Dataset records
=-=-=

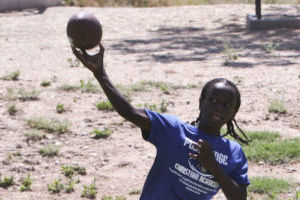 PRCA Football Camp: Evan Lovett, 10, throws the football during a passing drill at the sports camp put on by Pusch Ridge Christian Academy. Evan is the son of Lamar Lovett, assistant varsity football coach and one of the people who helped out at the camp. - Hannah McLeod/The Explorer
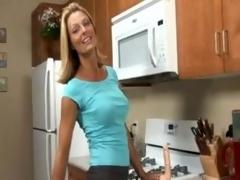 Busty Anilos Brenda James rides a knob on kitchen floor.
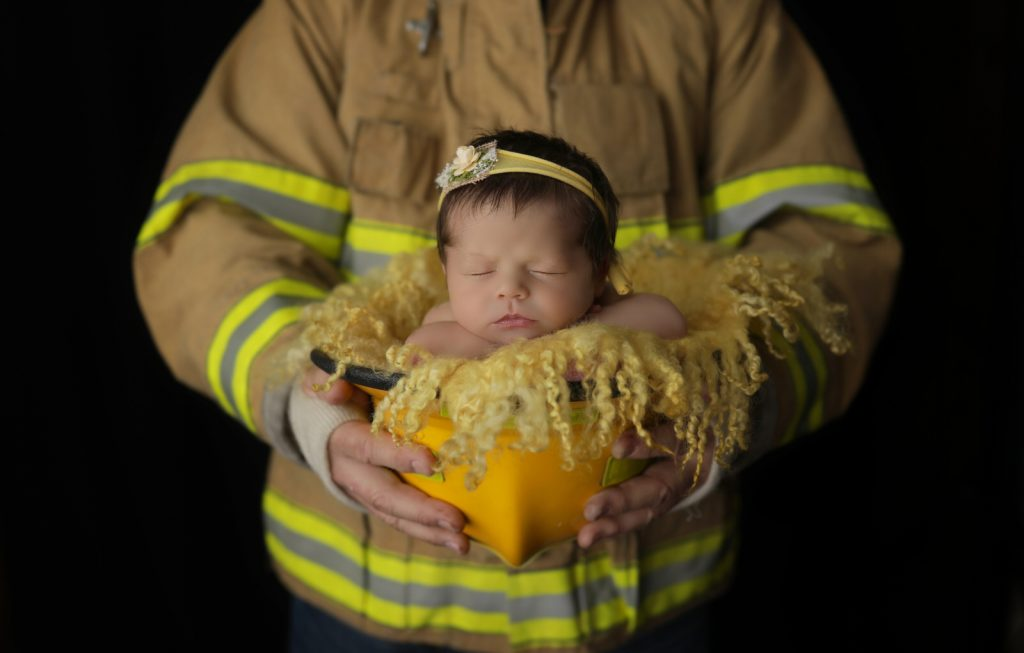 Firefighter dad poses with baby in his helmet during newborn session with harrisburg pa newborn photographer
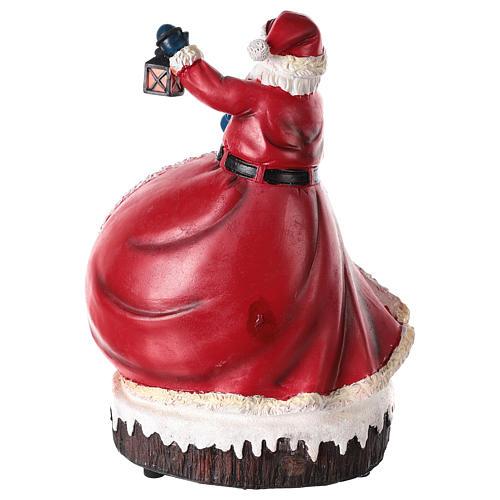 Estatua de Papá Noel con pueblo 30x20x15 5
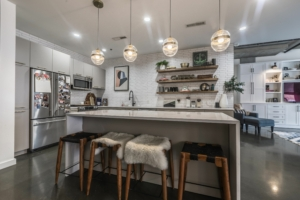 Condo kitchen with new lighting and bright white tile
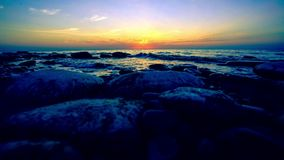 Timelapse of Amazing Sunset over the coast of stock footage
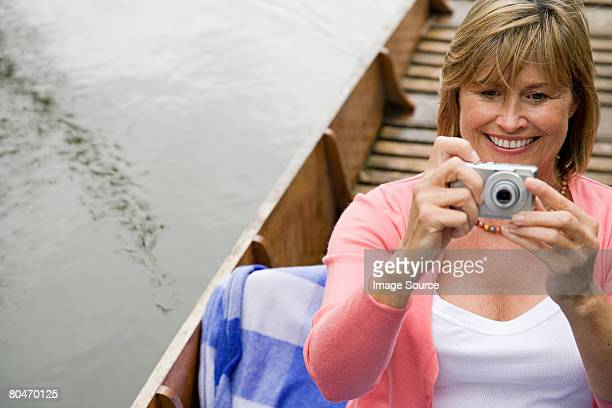 Woman using a digital camera on boat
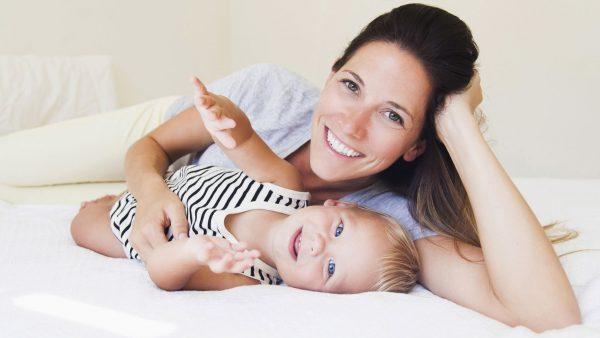 Мама лежит с ребенком на кровати счастливые
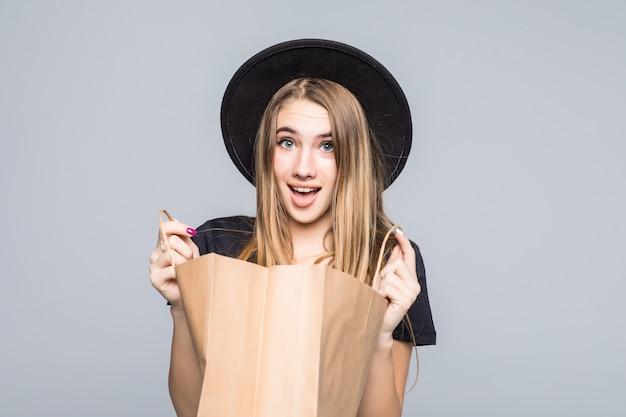 Garota jovem hippie vestida com uma camiseta preta e calças de couro segurando bolsas de artesanato em branco com alças isoladas em branco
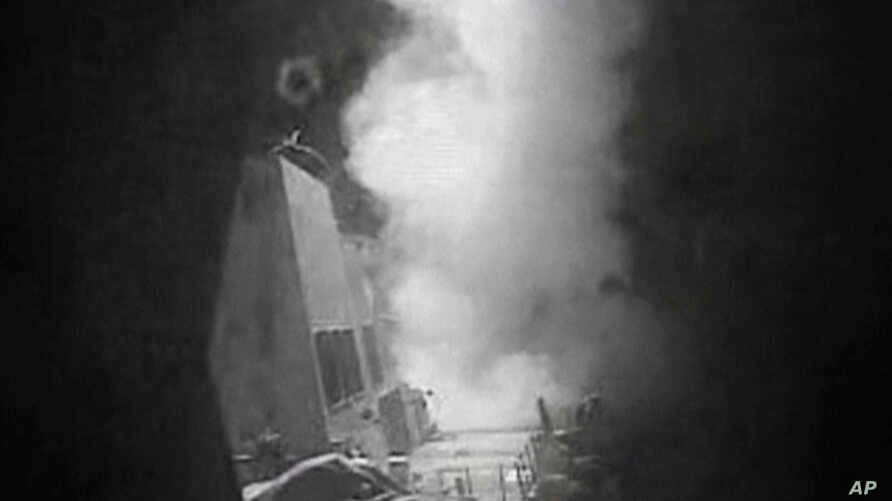 This frame grab of video provided by the United States Navy shows moments after a U.S.-launched Tomahawk cruise missile hits a coastal radar site in Houthi-controlled territory on Yemen's Red Sea Coast, Oct. 13, 2016.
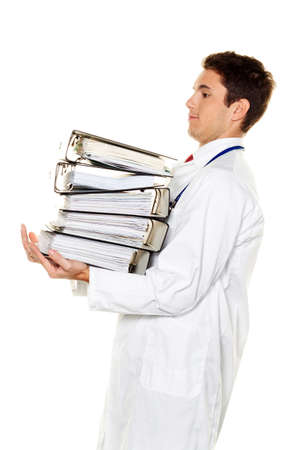 burocracia: A doctor in trouble with stacks of files. Bureaucracy in the hospital.
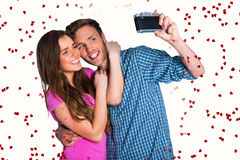 Composite image of couple taking selfie with digital camera. Couple taking selfie with digital camera against red love hearts stock images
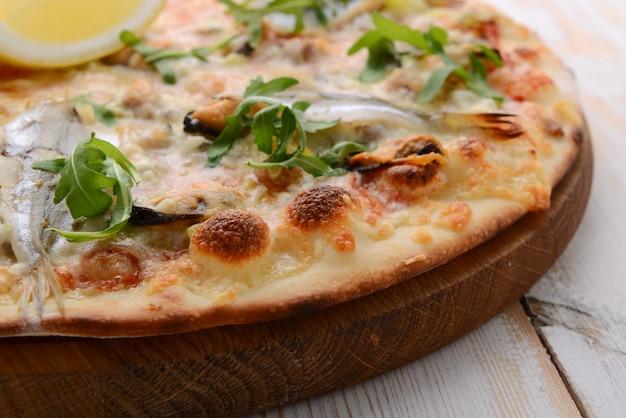 Delizioso cibo piccante italiano, pizza con acciughe e cetriolini, piatti piccanti caldi per buongustai
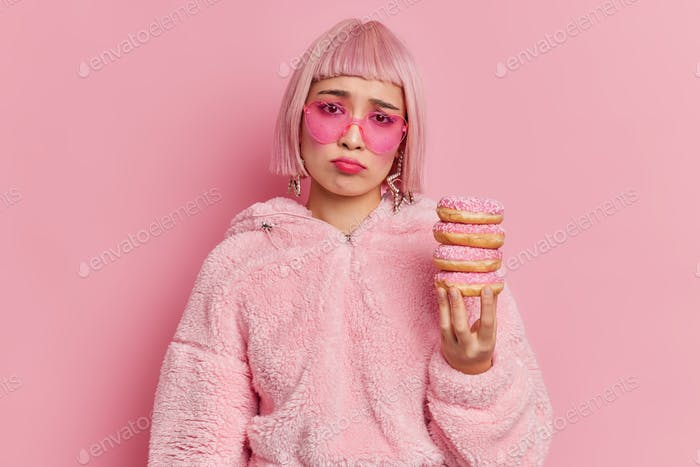 Unhappy frustrated Asian woman with bob hairstyle holds pile of delicious doughnuts feels sad as kee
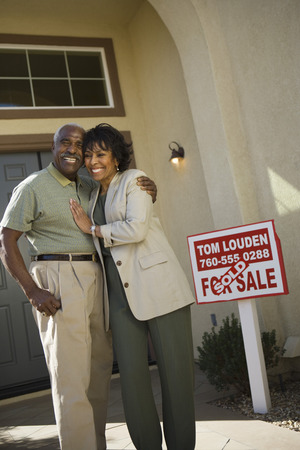 Middle-aged couple in front of new home Stock Photo - 5412246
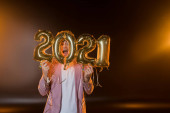 excited man hiding behind 2021 numbers balloons on black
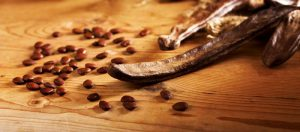Carobs with carob seeds on table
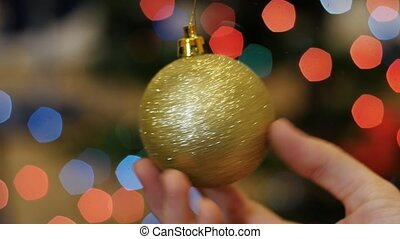 Christmas golden ball rotates at background bokeh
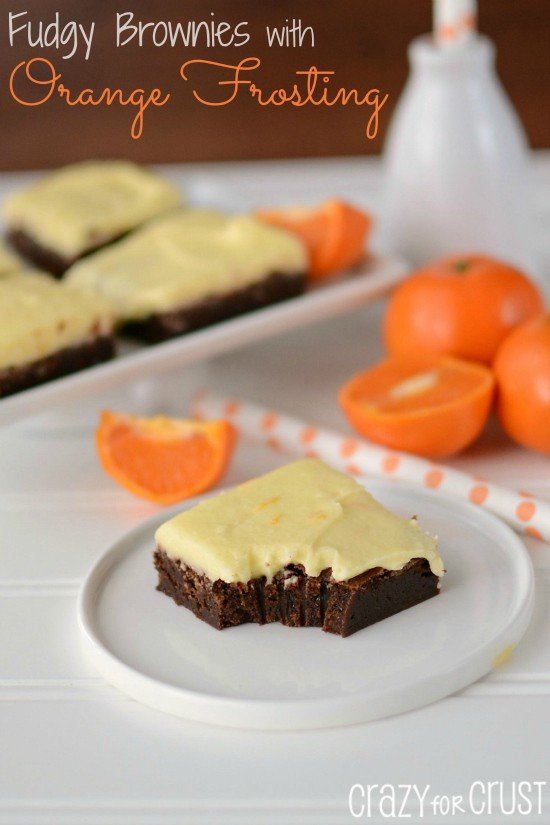 orange frosted brownies on white plate with oranges in background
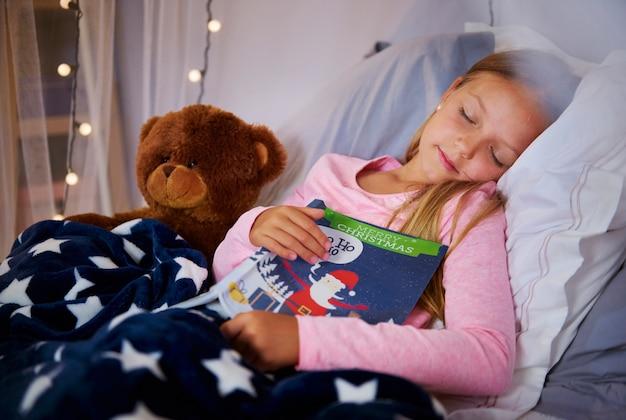 Śliczna dziewczyna drzemie z książką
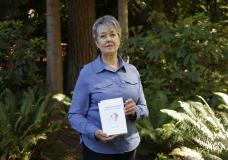 Karen McKnight stands in her backyard on Saturday, June 19, 2021, in Sammamish, Wash., holding two books written by her brother Ross Bagne of Cheyenne, Wyo. Nearly all COVID-19 deaths in the United States now are in people who weren't vaccinated like Bagne, a staggering demonstration of how effective the vaccines have been (AP Photo/John Froschauer)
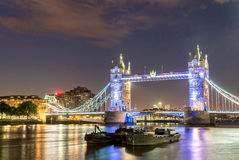 The Tower Bridge at night with boats on Thames river - London - Stock Photos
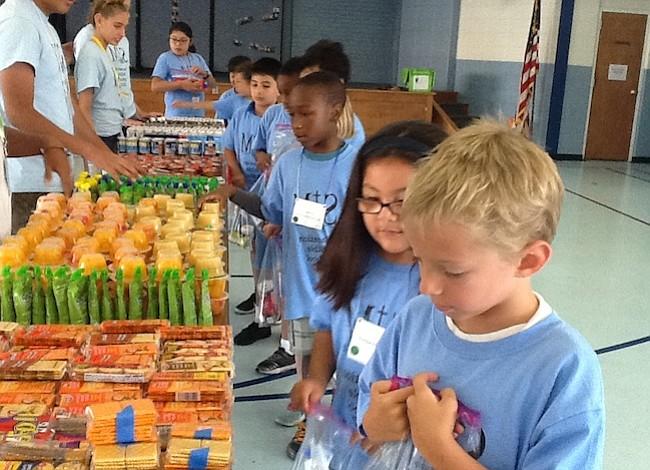 Virginia - Niños preparán comidas para menores necesitados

=-=-=

- [EXERCISE INSTRUCTIONS] An exact copy of every entry above is needed, with the pictures left out.

- [RESPONSE FOR THIS EXERCISE]
 PRCA Football Camp: Evan Lovett, 10, throws the football during a passing drill at the sports camp put on by Pusch Ridge Christian Academy. Evan is the son of Lamar Lovett, assistant varsity football coach and one of the people who helped out at the camp. - Hannah McLeod/The Explorer
 Busty Anilos Brenda James rides a knob on kitchen floor.
 Firefighter dad poses with baby in his helmet during newborn session with harrisburg pa newborn photographer
 Estatua de Papá Noel con pueblo 30x20x15 5
 Condo kitchen with new lighting and bright white tile
 Timelapse of Amazing Sunset over the coast of stock footage
 Woman using a digital camera on boat
 Мама лежит с ребенком на кровати счастливые
 Garota jovem hippie vestida com uma camiseta preta e calças de couro segurando bolsas de artesanato em branco com alças isoladas em branco
 This frame grab of video provided by the United States Navy shows moments after a U.S.-launched Tomahawk cruise missile hits a coastal radar site in Houthi-controlled territory on Yemen's Red Sea Coast, Oct. 13, 2016.
 burocracia: A doctor in trouble with stacks of files. Bureaucracy in the hospital.
 Composite image of couple taking selfie with digital camera. Couple taking selfie with digital camera against red love hearts stock images
 Delizioso cibo piccante italiano, pizza con acciughe e cetriolini, piatti piccanti caldi per buongustai
 Unhappy frustrated Asian woman with bob hairstyle holds pile of delicious doughnuts feels sad as kee
 Middle-aged couple in front of new home Stock Photo - 5412246
 excited man hiding behind 2021 numbers balloons on black
Carobs with carob seeds on table
 Christmas golden ball rotates at background bokeh
 orange frosted brownies on white plate with oranges in background
 Śliczna dziewczyna drzemie z książką
 Karen McKnight stands in her backyard on Saturday, June 19, 2021, in Sammamish, Wash., holding two books written by her brother Ross Bagne of Cheyenne, Wyo. Nearly all COVID-19 deaths in the United States now are in people who weren't vaccinated like Bagne, a staggering demonstration of how effective the vaccines have been (AP Photo/John Froschauer)
 The Tower Bridge at night with boats on Thames river - London - Stock Photos
 Virginia - Niños preparán comidas para menores necesitados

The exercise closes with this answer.